The phase singularity points, where the phase gradient is infinite, act as the skeleton of microstructures’ scattered fields. Measuring the singularity points and the gradient large value lines of the scattering geometric phase can help the observation of many kinds of microstructures. Through simulation, we proved that the singular points and gradient large value lines of the scattered GP $\Delta {\varphi _R}$ outline the edge of the PNNs-like network structure, although there might be a drift in the position. The position of these points and lines can also be located by the valley area of interference contrast $SIN{D_R}$. We proposed a SQII method based on geometric phase shifter to measure the interference geometric phase $\Delta {\varphi _R}$ and interference contrast $SIN{D_R}$. The SQII method uses the geometric phase shifter to simplify the phase shifting operation. SQII method is only sensitive to scattering features and can be used on sliced samples with structural disturbances, which the QPI method is not applicable to. The image quality and stability of $SIN{D_R}$ parameters are further improved by averaging the $SIN{D_R}$ in RG channels since the singularity of the scattered field caused by the structure is not sensitive to wavelength. The experimental results of the brain cortical cell section sample confirm the existence of scattering features in $SIN{D_R}$ and $\Delta {\varphi _R}$ images, and preliminarily prove the practicality of our method for the observation of micro-network structures like PNNs. The stability of results under different color channels indicated that the experiment cannot be explained by polarization birefringence of the sample, but explained by the scattering interference process and the geometric phase. This is where the theoretical value of our SQII method lies.

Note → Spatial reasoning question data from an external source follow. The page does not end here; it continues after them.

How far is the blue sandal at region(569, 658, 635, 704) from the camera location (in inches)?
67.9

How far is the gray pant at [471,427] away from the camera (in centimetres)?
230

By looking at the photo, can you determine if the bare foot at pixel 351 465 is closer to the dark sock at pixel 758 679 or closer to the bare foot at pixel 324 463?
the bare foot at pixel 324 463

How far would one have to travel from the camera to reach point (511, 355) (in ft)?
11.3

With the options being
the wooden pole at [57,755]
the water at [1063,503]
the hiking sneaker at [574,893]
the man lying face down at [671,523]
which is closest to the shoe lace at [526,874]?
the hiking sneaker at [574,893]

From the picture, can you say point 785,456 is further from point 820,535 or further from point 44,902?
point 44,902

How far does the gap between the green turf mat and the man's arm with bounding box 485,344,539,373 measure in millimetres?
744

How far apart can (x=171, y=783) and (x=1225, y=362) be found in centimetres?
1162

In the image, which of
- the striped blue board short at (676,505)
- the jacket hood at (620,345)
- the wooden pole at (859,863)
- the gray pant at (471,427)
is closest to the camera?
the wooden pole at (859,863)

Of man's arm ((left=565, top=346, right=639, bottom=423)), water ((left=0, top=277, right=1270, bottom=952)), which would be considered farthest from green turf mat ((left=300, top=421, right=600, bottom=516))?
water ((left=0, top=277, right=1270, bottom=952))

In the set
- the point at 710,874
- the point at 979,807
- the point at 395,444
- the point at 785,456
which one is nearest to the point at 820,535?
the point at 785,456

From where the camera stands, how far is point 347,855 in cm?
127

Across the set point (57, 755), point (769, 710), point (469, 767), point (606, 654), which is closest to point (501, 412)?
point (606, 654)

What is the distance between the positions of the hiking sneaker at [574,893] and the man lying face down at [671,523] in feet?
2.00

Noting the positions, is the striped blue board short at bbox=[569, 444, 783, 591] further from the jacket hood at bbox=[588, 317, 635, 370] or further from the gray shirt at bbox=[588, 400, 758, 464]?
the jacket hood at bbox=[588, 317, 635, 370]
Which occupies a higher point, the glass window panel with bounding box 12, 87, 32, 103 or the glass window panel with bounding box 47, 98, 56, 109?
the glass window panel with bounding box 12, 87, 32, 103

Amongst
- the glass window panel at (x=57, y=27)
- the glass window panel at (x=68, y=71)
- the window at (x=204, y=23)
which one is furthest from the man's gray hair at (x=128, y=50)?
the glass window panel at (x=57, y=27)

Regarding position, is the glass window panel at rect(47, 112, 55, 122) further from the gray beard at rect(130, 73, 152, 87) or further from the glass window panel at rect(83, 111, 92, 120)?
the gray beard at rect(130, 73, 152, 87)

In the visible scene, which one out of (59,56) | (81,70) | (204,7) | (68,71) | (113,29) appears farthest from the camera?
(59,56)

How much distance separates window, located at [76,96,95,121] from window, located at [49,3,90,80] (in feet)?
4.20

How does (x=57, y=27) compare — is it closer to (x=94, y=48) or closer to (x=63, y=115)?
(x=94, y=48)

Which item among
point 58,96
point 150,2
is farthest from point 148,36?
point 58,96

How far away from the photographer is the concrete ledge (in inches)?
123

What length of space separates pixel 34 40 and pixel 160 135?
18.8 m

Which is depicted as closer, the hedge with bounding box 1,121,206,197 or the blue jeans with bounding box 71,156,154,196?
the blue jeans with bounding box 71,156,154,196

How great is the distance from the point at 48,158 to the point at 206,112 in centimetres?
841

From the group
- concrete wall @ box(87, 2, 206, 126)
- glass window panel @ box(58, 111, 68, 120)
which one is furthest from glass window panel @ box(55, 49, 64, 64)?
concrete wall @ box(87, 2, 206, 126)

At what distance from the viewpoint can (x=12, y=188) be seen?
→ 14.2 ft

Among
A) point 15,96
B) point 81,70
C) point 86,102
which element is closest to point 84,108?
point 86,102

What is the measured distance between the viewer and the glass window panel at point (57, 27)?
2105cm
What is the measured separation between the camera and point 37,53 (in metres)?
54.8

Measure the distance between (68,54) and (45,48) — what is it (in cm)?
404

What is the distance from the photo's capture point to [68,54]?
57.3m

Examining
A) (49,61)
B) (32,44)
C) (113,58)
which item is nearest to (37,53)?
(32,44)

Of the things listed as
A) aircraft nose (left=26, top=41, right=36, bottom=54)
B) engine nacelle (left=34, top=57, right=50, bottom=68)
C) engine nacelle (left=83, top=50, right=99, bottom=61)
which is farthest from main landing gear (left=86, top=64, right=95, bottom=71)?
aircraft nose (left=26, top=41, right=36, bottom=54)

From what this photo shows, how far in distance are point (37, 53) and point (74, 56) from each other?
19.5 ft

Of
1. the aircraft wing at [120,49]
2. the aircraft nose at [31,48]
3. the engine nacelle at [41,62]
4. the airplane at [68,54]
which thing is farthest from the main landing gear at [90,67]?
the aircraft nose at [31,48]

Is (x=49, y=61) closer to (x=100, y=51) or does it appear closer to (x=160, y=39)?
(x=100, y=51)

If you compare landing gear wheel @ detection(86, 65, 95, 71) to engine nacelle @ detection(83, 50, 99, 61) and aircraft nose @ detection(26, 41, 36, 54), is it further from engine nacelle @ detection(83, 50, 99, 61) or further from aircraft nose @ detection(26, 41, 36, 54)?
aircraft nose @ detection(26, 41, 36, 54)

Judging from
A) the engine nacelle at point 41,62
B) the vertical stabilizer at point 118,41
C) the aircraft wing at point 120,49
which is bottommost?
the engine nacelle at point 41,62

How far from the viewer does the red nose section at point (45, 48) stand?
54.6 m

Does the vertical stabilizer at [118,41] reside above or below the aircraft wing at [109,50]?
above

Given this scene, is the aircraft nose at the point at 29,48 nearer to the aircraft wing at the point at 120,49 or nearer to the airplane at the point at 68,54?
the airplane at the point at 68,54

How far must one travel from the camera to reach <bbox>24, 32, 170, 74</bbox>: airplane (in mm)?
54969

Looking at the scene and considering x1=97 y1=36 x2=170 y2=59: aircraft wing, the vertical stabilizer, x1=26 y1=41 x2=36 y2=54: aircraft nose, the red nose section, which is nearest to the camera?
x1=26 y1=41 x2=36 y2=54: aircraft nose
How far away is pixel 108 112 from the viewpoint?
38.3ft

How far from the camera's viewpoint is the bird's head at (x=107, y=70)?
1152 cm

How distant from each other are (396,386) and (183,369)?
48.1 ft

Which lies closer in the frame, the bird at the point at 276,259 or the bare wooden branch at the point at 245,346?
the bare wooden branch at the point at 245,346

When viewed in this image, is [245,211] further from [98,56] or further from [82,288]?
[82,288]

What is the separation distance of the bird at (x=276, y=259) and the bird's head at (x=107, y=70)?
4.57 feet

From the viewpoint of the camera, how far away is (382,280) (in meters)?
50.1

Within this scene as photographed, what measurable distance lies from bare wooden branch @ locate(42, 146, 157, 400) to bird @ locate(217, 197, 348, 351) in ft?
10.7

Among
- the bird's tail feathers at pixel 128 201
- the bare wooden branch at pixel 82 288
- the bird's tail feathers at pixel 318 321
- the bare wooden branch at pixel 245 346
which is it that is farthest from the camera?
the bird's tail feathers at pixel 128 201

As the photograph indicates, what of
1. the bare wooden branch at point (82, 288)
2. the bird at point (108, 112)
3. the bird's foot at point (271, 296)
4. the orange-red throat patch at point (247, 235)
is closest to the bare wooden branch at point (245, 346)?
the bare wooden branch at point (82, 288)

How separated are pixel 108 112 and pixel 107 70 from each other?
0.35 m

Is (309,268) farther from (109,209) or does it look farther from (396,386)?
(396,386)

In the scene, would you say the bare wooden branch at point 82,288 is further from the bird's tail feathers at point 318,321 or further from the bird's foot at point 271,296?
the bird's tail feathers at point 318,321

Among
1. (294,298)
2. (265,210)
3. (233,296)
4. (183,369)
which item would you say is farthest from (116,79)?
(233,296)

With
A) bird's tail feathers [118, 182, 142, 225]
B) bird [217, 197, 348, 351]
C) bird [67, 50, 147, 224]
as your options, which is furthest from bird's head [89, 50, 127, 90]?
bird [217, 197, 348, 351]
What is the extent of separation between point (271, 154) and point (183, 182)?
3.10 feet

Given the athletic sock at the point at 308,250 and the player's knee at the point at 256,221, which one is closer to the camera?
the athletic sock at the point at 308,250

Our SQII method is easier to deploy, reduces the cost of the microscopy imaging system, and can contribute to the development of histology and brain science. However, current work is no thorough enough. Detailed performance of our method requires further calibration and research. The impact of non-ideal lighting conditions and unexpected scattering from complex structures within the sample on the measurement results also shall be explored in the future.